* **Activity**: To complete the exercise, write out all the data exactly.

[[ Information provided, beginning ]]

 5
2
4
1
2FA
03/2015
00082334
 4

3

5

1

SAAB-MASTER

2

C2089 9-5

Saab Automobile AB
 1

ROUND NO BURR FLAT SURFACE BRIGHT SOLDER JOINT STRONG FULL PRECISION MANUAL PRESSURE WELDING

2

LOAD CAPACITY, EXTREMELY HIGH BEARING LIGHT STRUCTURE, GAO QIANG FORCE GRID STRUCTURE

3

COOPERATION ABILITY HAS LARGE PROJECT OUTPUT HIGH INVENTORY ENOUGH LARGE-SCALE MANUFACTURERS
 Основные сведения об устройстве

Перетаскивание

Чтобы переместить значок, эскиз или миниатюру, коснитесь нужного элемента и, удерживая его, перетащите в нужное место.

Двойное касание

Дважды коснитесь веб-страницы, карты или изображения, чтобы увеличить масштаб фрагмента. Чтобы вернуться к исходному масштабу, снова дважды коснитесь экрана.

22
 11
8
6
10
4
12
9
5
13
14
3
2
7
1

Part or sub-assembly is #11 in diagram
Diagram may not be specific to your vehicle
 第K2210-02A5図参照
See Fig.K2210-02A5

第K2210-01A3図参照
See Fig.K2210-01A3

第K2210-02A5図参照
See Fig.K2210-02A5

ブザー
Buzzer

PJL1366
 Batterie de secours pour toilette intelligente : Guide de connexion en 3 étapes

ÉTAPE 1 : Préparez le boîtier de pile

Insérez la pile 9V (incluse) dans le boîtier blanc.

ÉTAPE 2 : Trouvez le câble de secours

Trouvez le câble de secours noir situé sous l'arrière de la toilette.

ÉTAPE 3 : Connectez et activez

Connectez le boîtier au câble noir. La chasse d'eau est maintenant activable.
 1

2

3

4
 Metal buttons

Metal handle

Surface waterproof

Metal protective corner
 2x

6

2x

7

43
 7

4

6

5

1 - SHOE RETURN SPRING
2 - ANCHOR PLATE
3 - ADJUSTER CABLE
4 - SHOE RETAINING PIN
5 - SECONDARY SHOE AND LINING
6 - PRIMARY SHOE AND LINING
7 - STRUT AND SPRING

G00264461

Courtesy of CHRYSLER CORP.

[[ Information provided, end ]]

* **Exercise solution**:
 5
2
4
1
2FA
03/2015
00082334
 4

3

5

1

SAAB-MASTER

2

C2089 9-5

Saab Automobile AB
 1

ROUND NO BURR FLAT SURFACE BRIGHT SOLDER JOINT STRONG FULL PRECISION MANUAL PRESSURE WELDING

2

LOAD CAPACITY, EXTREMELY HIGH BEARING LIGHT STRUCTURE, GAO QIANG FORCE GRID STRUCTURE

3

COOPERATION ABILITY HAS LARGE PROJECT OUTPUT HIGH INVENTORY ENOUGH LARGE-SCALE MANUFACTURERS
 Основные сведения об устройстве

Перетаскивание

Чтобы переместить значок, эскиз или миниатюру, коснитесь нужного элемента и, удерживая его, перетащите в нужное место.

Двойное касание

Дважды коснитесь веб-страницы, карты или изображения, чтобы увеличить масштаб фрагмента. Чтобы вернуться к исходному масштабу, снова дважды коснитесь экрана.

22
 11
8
6
10
4
12
9
5
13
14
3
2
7
1

Part or sub-assembly is #11 in diagram
Diagram may not be specific to your vehicle
 第K2210-02A5図参照
See Fig.K2210-02A5

第K2210-01A3図参照
See Fig.K2210-01A3

第K2210-02A5図参照
See Fig.K2210-02A5

ブザー
Buzzer

PJL1366
 Batterie de secours pour toilette intelligente : Guide de connexion en 3 étapes

ÉTAPE 1 : Préparez le boîtier de pile

Insérez la pile 9V (incluse) dans le boîtier blanc.

ÉTAPE 2 : Trouvez le câble de secours

Trouvez le câble de secours noir situé sous l'arrière de la toilette.

ÉTAPE 3 : Connectez et activez

Connectez le boîtier au câble noir. La chasse d'eau est maintenant activable.
 1

2

3

4
 Metal buttons

Metal handle

Surface waterproof

Metal protective corner
 2x

6

2x

7

43
 7

4

6

5

1 - SHOE RETURN SPRING
2 - ANCHOR PLATE
3 - ADJUSTER CABLE
4 - SHOE RETAINING PIN
5 - SECONDARY SHOE AND LINING
6 - PRIMARY SHOE AND LINING
7 - STRUT AND SPRING

G00264461

Courtesy of CHRYSLER CORP.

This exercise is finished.